» What is being asked: Swap "closest" for "nearest" throughout the listing and write it out again, leaving the pictures out and changing nothing else.

━━ Listed records ━━

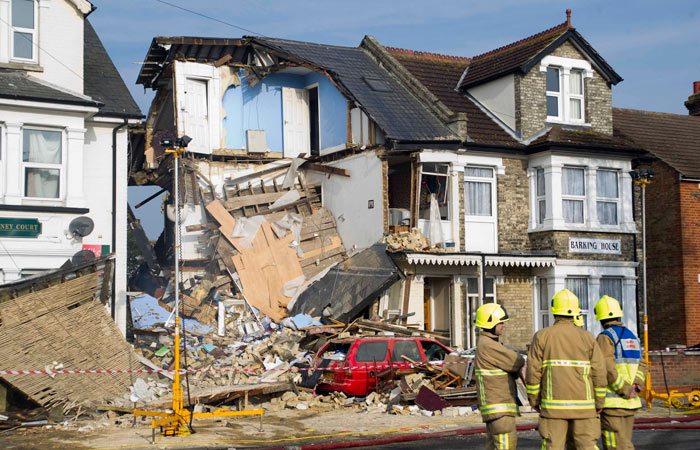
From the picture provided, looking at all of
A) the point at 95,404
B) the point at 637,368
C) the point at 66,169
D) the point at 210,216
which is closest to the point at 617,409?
the point at 637,368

━━━

» Correct answer:
From the picture provided, looking at all of
A) the point at 95,404
B) the point at 637,368
C) the point at 66,169
D) the point at 210,216
which is nearest to the point at 617,409?
the point at 637,368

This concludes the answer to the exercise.